For the third embedding we have to load the  normalized count data obtained using get_normalized_expression() from scANVI model.

We generated the those matrices for each cell-type to make loading easier

**Generating one adata by merging each cell-types**

In [10]:
ctDATApath_list = glob(str(here('03_downstream_analysis/04_integration_with_annotation/results/normalized_adatas_nextflow/cellType_adata_merged/*.log1p.h5ad')))

In [11]:
ctADATA_list = []
for p in ctDATApath_list:
    print(os.path.basename(p))
    ctADATA_list.append(sc.read_h5ad(p))

T_CD4_NonNaive_adataMerged.log1p.h5ad
T_CD8_NonNaive_adataMerged.log1p.h5ad
Cycling_cells_adataMerged.log1p.h5ad
T_CD4_Naive_adataMerged.log1p.h5ad
T_CD8_Naive_adataMerged.log1p.h5ad
UTC_adataMerged.log1p.h5ad
DC_adataMerged.log1p.h5ad
Plasma_adataMerged.log1p.h5ad
ILC_adataMerged.log1p.h5ad
Mono_adataMerged.log1p.h5ad
Progenitors_adataMerged.log1p.h5ad
B_adataMerged.log1p.h5ad
pDC_adataMerged.log1p.h5ad


In [12]:
adataCTmerged = sc.concat(ctADATA_list)[adata.obs_names,:]

In [13]:
assert all(adataCTmerged.obs_names == adata.obs_names)

#### Computing PCA

In [14]:
sc.tl.pca(adataCTmerged, n_comps = 30)

  adata.obsm["X_pca"] = X_pca


In [15]:
adata.obsm['X_pca_scANVI_normalized_exp'] = adataCTmerged.obsm['X_pca'].copy()

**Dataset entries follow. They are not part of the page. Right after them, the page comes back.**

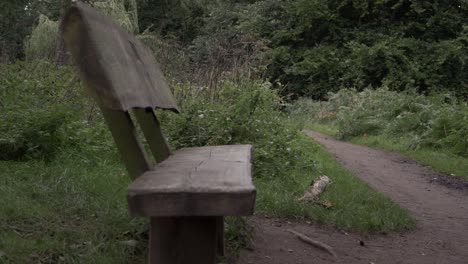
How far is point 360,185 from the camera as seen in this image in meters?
6.61

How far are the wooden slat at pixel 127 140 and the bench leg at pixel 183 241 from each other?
0.30 meters

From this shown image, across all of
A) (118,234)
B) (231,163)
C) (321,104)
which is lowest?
Answer: (321,104)

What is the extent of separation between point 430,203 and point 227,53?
3705 mm

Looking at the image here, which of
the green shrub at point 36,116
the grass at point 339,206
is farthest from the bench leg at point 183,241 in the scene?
the green shrub at point 36,116

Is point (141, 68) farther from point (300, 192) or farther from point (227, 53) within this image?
point (227, 53)

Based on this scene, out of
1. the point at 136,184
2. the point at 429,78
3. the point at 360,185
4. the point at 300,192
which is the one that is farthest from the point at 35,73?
the point at 429,78

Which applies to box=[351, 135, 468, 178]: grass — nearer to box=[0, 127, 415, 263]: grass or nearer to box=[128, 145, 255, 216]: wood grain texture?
box=[0, 127, 415, 263]: grass

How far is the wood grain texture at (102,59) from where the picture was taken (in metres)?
2.50

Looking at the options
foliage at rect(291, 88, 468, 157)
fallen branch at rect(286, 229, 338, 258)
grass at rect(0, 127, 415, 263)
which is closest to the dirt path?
fallen branch at rect(286, 229, 338, 258)

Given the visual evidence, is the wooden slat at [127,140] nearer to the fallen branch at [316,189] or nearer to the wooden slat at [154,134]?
the wooden slat at [154,134]

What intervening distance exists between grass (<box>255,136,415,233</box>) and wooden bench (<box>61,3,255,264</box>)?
2187 mm

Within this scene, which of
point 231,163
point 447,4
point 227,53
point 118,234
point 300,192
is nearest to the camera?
point 231,163

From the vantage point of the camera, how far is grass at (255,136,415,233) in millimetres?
5184

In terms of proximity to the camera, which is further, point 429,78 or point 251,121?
point 429,78
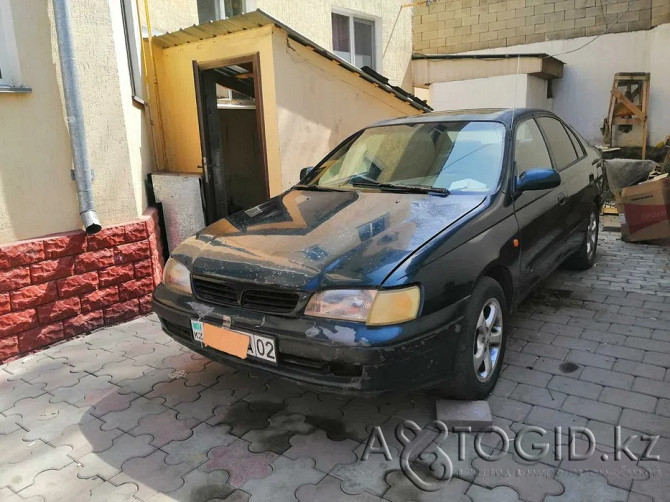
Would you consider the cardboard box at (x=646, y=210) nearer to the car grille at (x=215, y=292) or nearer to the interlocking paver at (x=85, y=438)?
the car grille at (x=215, y=292)

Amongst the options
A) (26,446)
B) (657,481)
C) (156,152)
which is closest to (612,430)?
(657,481)

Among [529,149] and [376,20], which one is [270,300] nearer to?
[529,149]

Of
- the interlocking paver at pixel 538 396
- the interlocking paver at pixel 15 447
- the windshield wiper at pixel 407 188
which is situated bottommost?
the interlocking paver at pixel 15 447

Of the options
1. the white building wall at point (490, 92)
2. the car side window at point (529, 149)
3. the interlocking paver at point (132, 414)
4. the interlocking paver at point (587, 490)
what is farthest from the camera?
the white building wall at point (490, 92)

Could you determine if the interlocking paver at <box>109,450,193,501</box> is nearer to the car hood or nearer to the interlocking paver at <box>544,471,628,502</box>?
the car hood

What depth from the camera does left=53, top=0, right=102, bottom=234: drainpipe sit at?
3959 mm

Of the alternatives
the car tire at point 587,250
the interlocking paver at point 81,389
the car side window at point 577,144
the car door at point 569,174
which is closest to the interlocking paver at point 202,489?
the interlocking paver at point 81,389

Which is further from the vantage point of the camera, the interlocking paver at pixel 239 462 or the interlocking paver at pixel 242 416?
the interlocking paver at pixel 242 416

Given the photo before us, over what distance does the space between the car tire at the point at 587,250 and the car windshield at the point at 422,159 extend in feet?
6.75

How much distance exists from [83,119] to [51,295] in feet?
4.57

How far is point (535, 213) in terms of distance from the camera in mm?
3676

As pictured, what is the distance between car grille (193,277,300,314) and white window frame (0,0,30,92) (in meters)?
2.20

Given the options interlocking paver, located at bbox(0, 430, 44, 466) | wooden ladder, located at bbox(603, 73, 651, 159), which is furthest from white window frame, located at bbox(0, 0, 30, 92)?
wooden ladder, located at bbox(603, 73, 651, 159)

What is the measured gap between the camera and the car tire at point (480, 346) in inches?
109
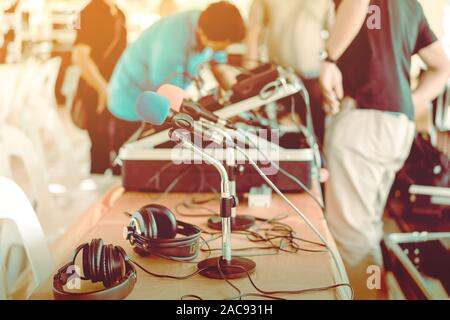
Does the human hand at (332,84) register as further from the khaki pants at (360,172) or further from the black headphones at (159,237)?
the black headphones at (159,237)

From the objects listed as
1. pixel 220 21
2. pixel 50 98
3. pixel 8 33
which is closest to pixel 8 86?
pixel 8 33

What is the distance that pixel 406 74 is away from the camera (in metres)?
1.94

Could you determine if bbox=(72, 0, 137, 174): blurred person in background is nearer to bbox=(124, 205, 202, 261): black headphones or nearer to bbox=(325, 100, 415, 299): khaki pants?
bbox=(325, 100, 415, 299): khaki pants

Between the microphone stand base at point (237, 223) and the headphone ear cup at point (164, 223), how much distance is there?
230 mm

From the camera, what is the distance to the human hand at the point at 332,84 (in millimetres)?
1881

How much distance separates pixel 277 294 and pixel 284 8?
1905 mm

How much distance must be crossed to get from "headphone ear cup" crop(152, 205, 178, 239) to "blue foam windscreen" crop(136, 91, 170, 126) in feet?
0.71

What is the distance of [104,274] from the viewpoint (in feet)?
3.32

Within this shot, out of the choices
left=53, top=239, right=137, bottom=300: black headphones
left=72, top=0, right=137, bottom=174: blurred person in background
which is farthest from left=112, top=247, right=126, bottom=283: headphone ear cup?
left=72, top=0, right=137, bottom=174: blurred person in background

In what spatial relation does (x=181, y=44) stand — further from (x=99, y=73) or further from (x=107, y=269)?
Answer: (x=107, y=269)

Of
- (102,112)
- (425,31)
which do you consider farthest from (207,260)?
(102,112)

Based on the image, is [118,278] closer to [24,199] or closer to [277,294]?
[277,294]

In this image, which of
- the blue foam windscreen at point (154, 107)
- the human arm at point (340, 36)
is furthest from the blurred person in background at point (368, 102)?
the blue foam windscreen at point (154, 107)

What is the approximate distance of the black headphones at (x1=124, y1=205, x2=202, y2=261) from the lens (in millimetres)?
1172
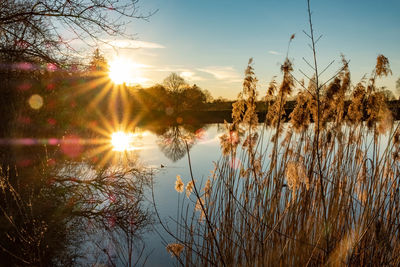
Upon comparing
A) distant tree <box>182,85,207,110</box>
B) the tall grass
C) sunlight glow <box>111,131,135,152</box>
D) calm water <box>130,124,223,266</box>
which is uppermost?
distant tree <box>182,85,207,110</box>

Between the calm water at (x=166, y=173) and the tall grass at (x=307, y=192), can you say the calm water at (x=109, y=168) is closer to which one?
the calm water at (x=166, y=173)

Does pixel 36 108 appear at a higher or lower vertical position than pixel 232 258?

### scGen latent dimension

**Load adata with corrected latent and PCs**

In [3]:
scGen_emb_adata = sc.read_h5ad(here('03_downstream_analysis/04_integration_with_annotation/results/02_scGen_corr_latent_expression_noRBCnPlat.h5ad'))
scGen_emb_adata

AnnData object with n_obs × n_vars = 4279352 × 30
    layers: 'scgen_corrected_expression_pc', 'scgen_corrected_latent'

In [4]:
scGen_emb_adata

AnnData object with n_obs × n_vars = 4279352 × 30
    layers: 'scgen_corrected_expression_pc', 'scgen_corrected_latent'

In [5]:
# Check if index of the two adata perfectly match
assert(all(scGen_emb_adata.obs_names == adata.obs_names))

In [9]:
adata.obsm['scgen_corrected_latent'] = scGen_emb_adata.layers['scgen_corrected_latent']
adata.obsm['scgen_corrected_expression_pc'] = scGen_emb_adata.layers['scgen_corrected_expression_pc']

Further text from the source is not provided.